19 February 2026

#19 - 22⅘% of 8½

Fay Roberts’s fifth sonnet this year is inspired by Federico Fellini’s metatextual bit of sophistry, the Italian movie, 8½ (1963), written by Federico Fellini, Tullio Pinelli, Ennio Flaiano, and Brunello Rondi, and starring Marcello Mastroianni, Anouk Aimée, and Claudia Cardinale. The first 31:30 made a strong impression…

Of all the tropes that I despise in art
it’s this one that can bore me in a trice:
that every single character, each part’s
despicable, with no redeeming slice

of virtue, humour, sweet humility,
affection for their friends, or even half
an ounce of kindness, unless they’re to be
discarded, punished, nameless, fatted calf.

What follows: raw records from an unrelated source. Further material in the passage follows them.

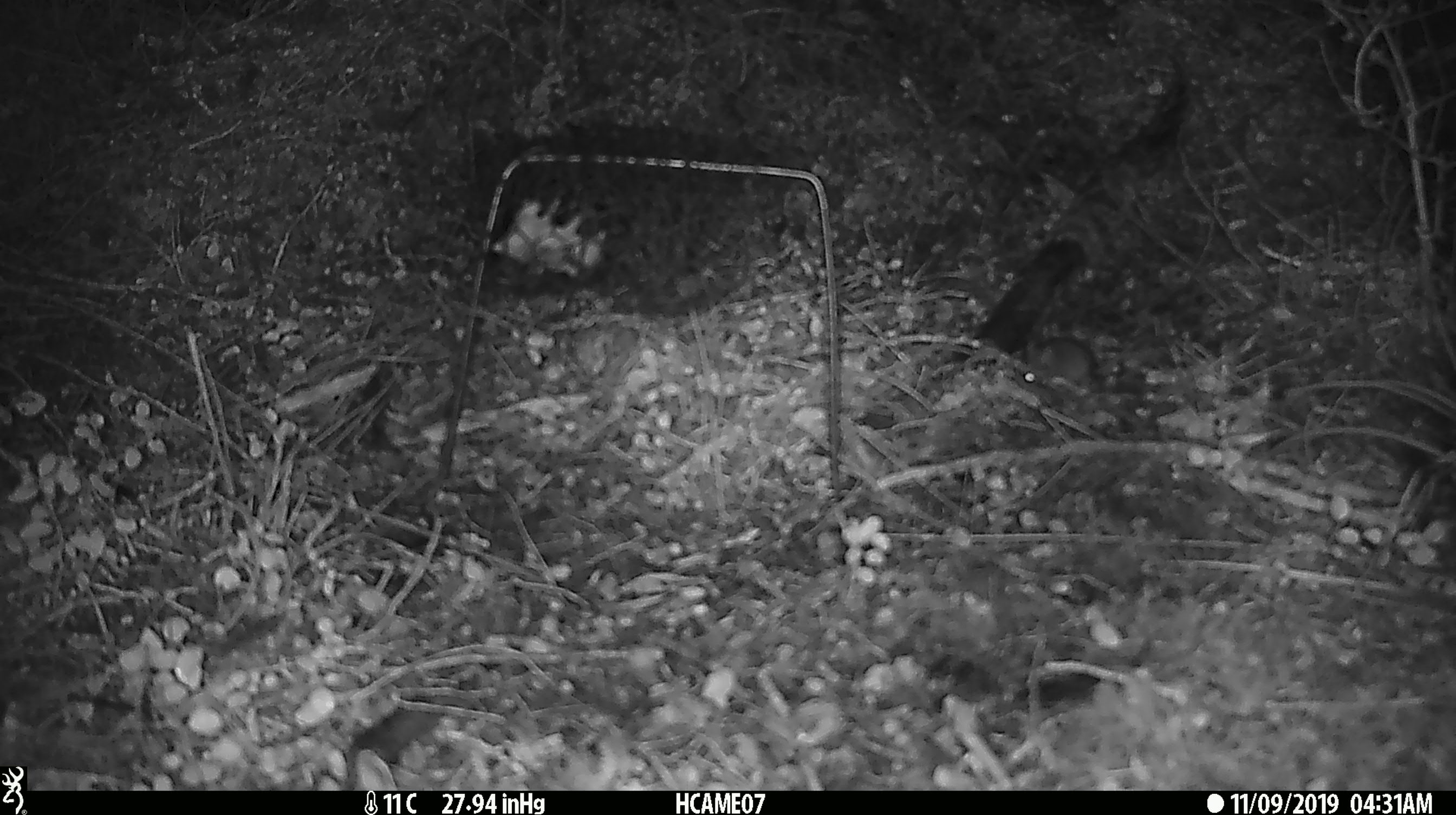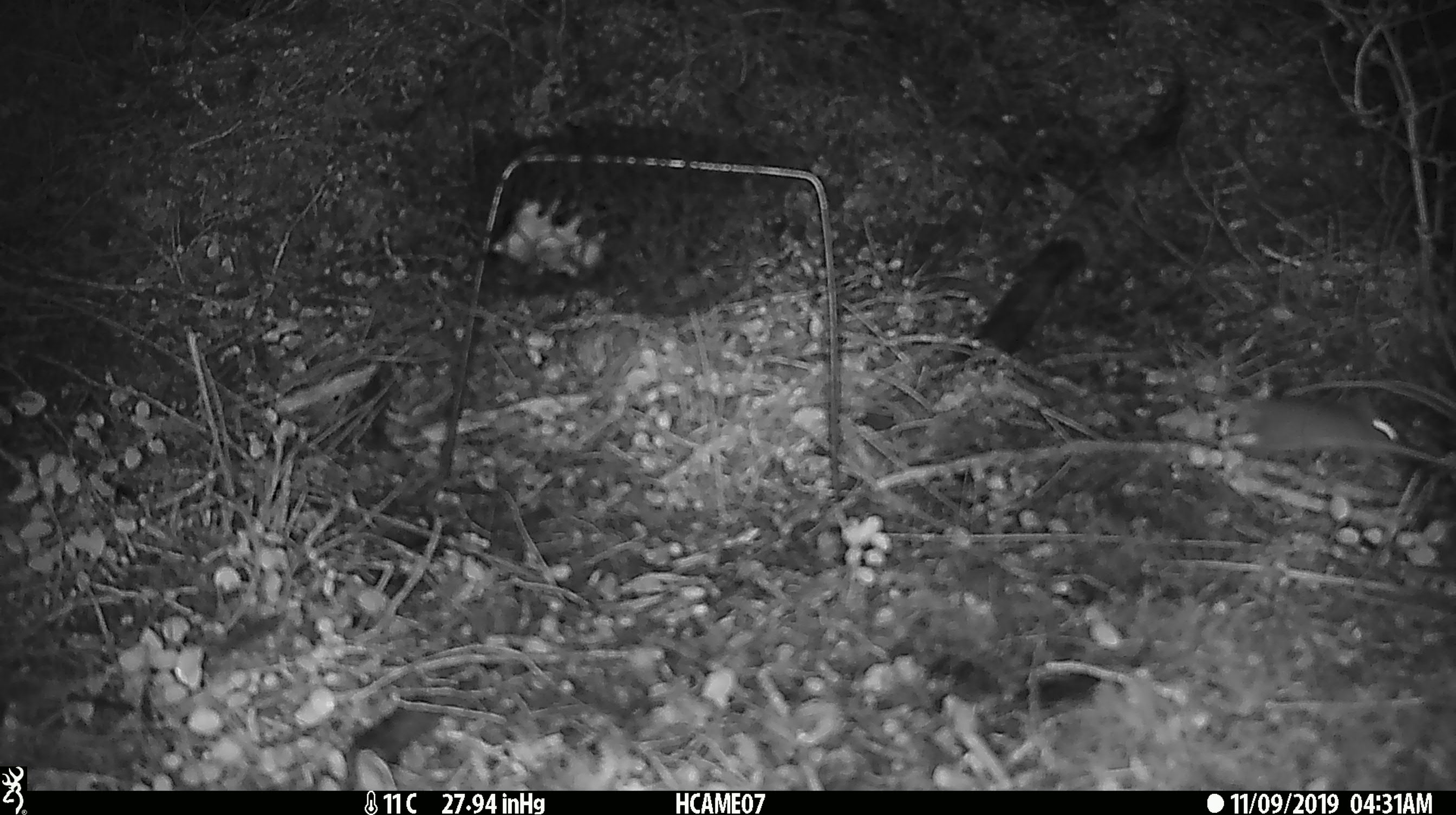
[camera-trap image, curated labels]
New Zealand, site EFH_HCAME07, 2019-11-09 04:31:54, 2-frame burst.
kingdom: Animalia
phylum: Chordata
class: Mammalia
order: Rodentia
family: Muridae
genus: Mus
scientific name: Mus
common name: mouse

And worse! Fellini knows he’s got a dud!
He makes the writer tell us to our face!
He hopes to smear his audience with crud,
to make us all complicit in this waste.

I’ve failed my challenge: watch each doled-out reel.
But I won’t play the voyeur for this heel.

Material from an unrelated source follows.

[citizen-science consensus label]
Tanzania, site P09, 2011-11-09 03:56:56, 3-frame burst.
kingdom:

Black and white still of two white, suited-and-tied, bespectacled, middle-aged men seated somewhere brightly lit, at night. The man on the left, in the foreground, is well-built, wearing a black suit, with a white shirt and black tie. He has thick, mostly silver, swept-back hair, and he is looking to something out of shot on our left, right hand cupped over his nose, and a somewhat disdainful expression on what we can see of his face. Behind him, the cadaverous, balding man to the right is hunched over, leaning in and facing someone or something out of shot to our right. His suit jacket is white and his glasses thicker and less chic. he has his mouth open and is probably the person speaking as subtitled: 'some people's ideas are clear enough'.
The precise moment where I tapped out


If you have access to the BFI (which I won’t shortly because my free trial runs out), you can watch the 2:18 long, multilingual (but mostly Italian) movie here. Content warnings include: misogyny, xenophobia, toxic relationships, suffocation. Let us know what you thought if you’ve seen it! But please don’t try to tell me I’m a philistine for tapping out. That won’t go well.